▶ PROBLEM DETAILS: A verbatim copy of the line containing "class: Aves" and all lines after it, up to and including the final line of the records, is the only acceptable output.

▶ DATA:
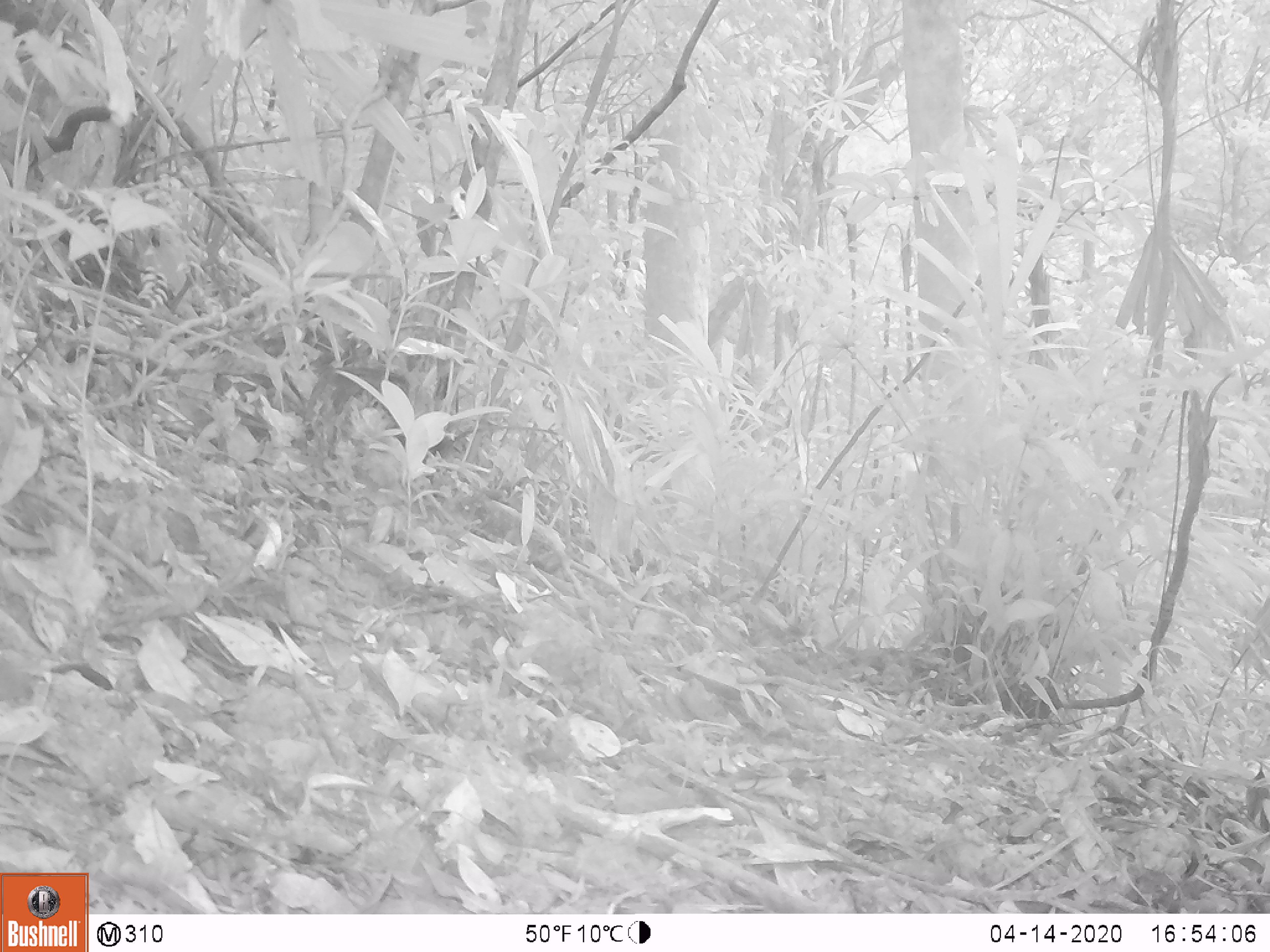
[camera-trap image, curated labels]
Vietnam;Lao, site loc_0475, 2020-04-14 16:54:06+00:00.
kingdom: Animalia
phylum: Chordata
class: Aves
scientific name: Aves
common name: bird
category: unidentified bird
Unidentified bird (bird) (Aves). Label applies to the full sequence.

▶ TASK SOLUTION:
class: Aves
scientific name: Aves
common name: bird
category: unidentified bird
Unidentified bird (bird) (Aves). Label applies to the full sequence.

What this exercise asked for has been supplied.